New research indicates that Members of Parliament (MPs) have been targeted by nearly 3 million malicious email attacks monthly since the start of 2020.
Malicious Email Attacks
New research obtained via a Freedom of Information (FOI) act request from a Parliament Street think tank looked at MPs’ emails. From the 1st January to 31st August, there were a total of 22,321,459 malicious email attacks targeting MPs. Although they were all successfully blocked, the emails in question included phishing, spam and malware. These averaged out at roughly 2,790,182 per month.
Worse Than 2019
Last year’s Parliament Street report showed just 1,747,759 monthly average attacks aimed at MPs. This means that there has been a rise of nearly one million email attacks monthly, working out at a 60% increase, year-on-year. Researchers attribute this surge, partially, to Parliament’s 2019 ‘cyber capabilities’ announcement. In this, they announced the implementation of a two-year programme dedicated to building and maintaining cyber security and reducing risk facing staff and data. That being said, Covid-19 is likely to have played an important role in the huge increase in cyber attacks, especially given the amount of media attention that the government has received. Additionally, with more remote work than ever before, it is even harder to combat cybersecurity risks.
Cyber attacks on Parliament is not unique to the UK and, in fact, is becoming increasingly common around the world.

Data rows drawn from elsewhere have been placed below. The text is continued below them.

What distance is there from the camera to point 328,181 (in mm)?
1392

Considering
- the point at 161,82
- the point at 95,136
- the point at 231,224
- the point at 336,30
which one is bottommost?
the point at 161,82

The Norwegian Parliament disclosed a cyber-attack on its internal email system back in September of this year. In May 2015, 20,000 computers in the German Parliament were under a cyber-attack.
Additionally, it is not something new. The UK Parliament suffered a wide-scale cyber attack in June 2017 in which 26 users of the Parliament had their accounts directly compromised including a member of the House of Lords, various personnel and administrator accounts.
Combating Cyber Email Attacks
Parliament is clamping down on cybersecurity, recently advertising for a new Director of Security for Parliament in the House of Commons. The role lists cyber security, physical and personal protections as core components.
Andy Harcup, VP, Absolute Software comments:
“Members of Parliament have been under added pressure over the last year, as the coronavirus continues to disrupt services, society and cause havoc for the general public. As a result, cyber attackers have attempted to infiltrate some of the most confidential data imaginable, governmental data, by overloading MPs with malicious phishing, scam or malware attacks, in an attempt to use times of national crisis to their advantage.”